Please rename "instance_id" to "object_id" throughout the entries below, changing nothing else. Leave the pictures out of your answer.

**Source data:**

- - -

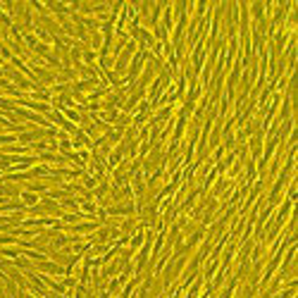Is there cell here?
Instances as JSON below:
<instances>
[{
	"label": "cell",
	"mask_w": 298,
	"mask_h": 298,
	"mask_svg": "<svg viewBox=\"0 0 298 298\" xmlns=\"http://www.w3.org/2000/svg\"><path fill=\"white\" fill-rule=\"evenodd\" d=\"M19 201L24 203V207H34V205L41 203V196L34 193V191H26V188H22V193H19Z\"/></svg>",
	"instance_id": "obj_1"
},
{
	"label": "cell",
	"mask_w": 298,
	"mask_h": 298,
	"mask_svg": "<svg viewBox=\"0 0 298 298\" xmlns=\"http://www.w3.org/2000/svg\"><path fill=\"white\" fill-rule=\"evenodd\" d=\"M0 258H5V260H17V258H22V248H19V246H2V248H0Z\"/></svg>",
	"instance_id": "obj_2"
}]
</instances>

- - -

**Correct answer:**
Is there cell here?
Instances as JSON below:
<instances>
[{
	"label": "cell",
	"mask_w": 298,
	"mask_h": 298,
	"mask_svg": "<svg viewBox=\"0 0 298 298\" xmlns=\"http://www.w3.org/2000/svg\"><path fill=\"white\" fill-rule=\"evenodd\" d=\"M19 201L24 203V207H34V205L41 203V196L34 193V191H26V188H22V193H19Z\"/></svg>",
	"object_id": "obj_1"
},
{
	"label": "cell",
	"mask_w": 298,
	"mask_h": 298,
	"mask_svg": "<svg viewBox=\"0 0 298 298\" xmlns=\"http://www.w3.org/2000/svg\"><path fill=\"white\" fill-rule=\"evenodd\" d=\"M0 258H5V260H17V258H22V248H19V246H2V248H0Z\"/></svg>",
	"object_id": "obj_2"
}]
</instances>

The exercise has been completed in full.